Suburbia is pretty much terrible, but this does not mean that sub-urban has to be. I would say that it is very possible to create great sub-urban habitats. With a higher/eco-balanced population density, more walkability and public space, more localized business and production, sub-urban habitats probably have a better chance at achieving true sustainability by balancing density with "resource space", by utilizing the open space/public space for permaculture, and by overall creating self sufficient decentralized "towns." With solar and wind technology and with a good public transportation infrastructure, we can potentially create a new urban form that is truly sustainable and sub-urban rather than suburban. I don't think that this is possible in cities because the population density far surpasses resource space (without super high tech production systems to supplement that are expensive like vertical aquaponics, etc...).. But with a sub-urban pattern, we could realistically create a very sustainable habitat with already available technology (green houses, solar, wind)

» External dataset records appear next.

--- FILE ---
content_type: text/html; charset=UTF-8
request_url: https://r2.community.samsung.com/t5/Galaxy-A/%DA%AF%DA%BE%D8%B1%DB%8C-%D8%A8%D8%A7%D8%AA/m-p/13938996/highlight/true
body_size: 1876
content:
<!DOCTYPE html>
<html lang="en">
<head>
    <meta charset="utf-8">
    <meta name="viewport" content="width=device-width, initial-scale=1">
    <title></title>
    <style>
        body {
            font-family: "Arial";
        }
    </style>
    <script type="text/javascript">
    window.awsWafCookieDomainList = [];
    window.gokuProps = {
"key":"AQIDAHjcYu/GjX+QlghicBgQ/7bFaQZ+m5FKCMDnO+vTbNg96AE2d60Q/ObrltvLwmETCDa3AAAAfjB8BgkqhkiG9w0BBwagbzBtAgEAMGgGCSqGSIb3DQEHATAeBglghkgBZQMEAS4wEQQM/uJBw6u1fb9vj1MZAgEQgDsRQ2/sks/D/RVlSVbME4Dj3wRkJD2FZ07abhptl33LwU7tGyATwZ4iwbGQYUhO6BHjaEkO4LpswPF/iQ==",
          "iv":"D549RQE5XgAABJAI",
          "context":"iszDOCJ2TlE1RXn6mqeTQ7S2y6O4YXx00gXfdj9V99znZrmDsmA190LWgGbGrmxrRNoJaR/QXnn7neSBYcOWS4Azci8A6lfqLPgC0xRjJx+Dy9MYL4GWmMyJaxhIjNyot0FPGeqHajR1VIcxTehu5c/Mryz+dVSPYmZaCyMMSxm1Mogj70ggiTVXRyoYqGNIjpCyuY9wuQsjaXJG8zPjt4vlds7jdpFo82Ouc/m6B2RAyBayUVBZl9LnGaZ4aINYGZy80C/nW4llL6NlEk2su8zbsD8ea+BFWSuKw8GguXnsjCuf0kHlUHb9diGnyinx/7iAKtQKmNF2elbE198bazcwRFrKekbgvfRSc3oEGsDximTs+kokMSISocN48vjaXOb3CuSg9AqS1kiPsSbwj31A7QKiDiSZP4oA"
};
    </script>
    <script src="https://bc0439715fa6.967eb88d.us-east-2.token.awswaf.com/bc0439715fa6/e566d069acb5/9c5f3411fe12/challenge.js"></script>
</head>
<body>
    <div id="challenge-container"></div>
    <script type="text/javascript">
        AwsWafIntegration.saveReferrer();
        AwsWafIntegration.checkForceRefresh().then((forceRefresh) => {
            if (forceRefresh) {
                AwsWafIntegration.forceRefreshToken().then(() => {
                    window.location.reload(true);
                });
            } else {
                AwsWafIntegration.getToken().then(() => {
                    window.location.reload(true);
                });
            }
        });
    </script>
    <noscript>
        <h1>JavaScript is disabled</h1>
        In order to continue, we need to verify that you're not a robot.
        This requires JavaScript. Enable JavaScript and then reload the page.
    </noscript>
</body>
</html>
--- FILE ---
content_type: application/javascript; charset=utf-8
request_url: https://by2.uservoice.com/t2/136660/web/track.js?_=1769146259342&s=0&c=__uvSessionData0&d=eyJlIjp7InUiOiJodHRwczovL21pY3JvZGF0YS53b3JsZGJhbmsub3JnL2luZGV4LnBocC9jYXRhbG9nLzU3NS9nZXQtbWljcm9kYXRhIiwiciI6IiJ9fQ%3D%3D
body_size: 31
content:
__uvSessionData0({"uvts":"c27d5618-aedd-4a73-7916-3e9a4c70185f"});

We could build houses out of durable materials like rammed earth and adobe.....etc.....and combine passive strategies with supplemental ones like solar....a solution is completely doable.
jla-x
I'm very much in your corner, on this thread as well as the other threads you've posted because your perspective on things acknowledges our chaotic reality and the opportunity it presents to come up with something better for the future. Though I'm not nearly as confident that wholesale change in suburbia can happen, nor do I think it always wise to endorse self-sufficiency at every instance, I do agree that our focus as architects should orient itself a bit more to where the majority of Americans live, outside the central core of cities. The suburbs need to be fixed, and there is acknowledgement among many suburbanites which I think it presents a chance to make a significant impact to these areas rather than fighting for crumbs at the limited number of traditional urban infill projects. In addition to my day job at the corporate firm, I also been able to design on my own time concepts for small suburban developers who are interested in reviving a number of old distressed suburban properties that they own to find new tenants. The solutions are cost-conscious and low-tech, but it doesn't take much to completely transform a tired strip center, low-rise office, or industrial warehouse to something pretty cool and likewise impact the surrounding context. It's a slow and incremental view on how to improve the suburbs, but I'm not convinced there's much of a native constituency (yet) for wholesale change.
homme_du_jura, I think suburban improvement is really interesting and long-term might be work a lot of architects could do. Maybe start with re-orientation to transit (the transit itself needs to come from community demand and political will), then focus on re-connectivity, some densification, some greening, some architectural/aesthetic improvement...it could be really cool.
homme-du-jura, that sounds interesting.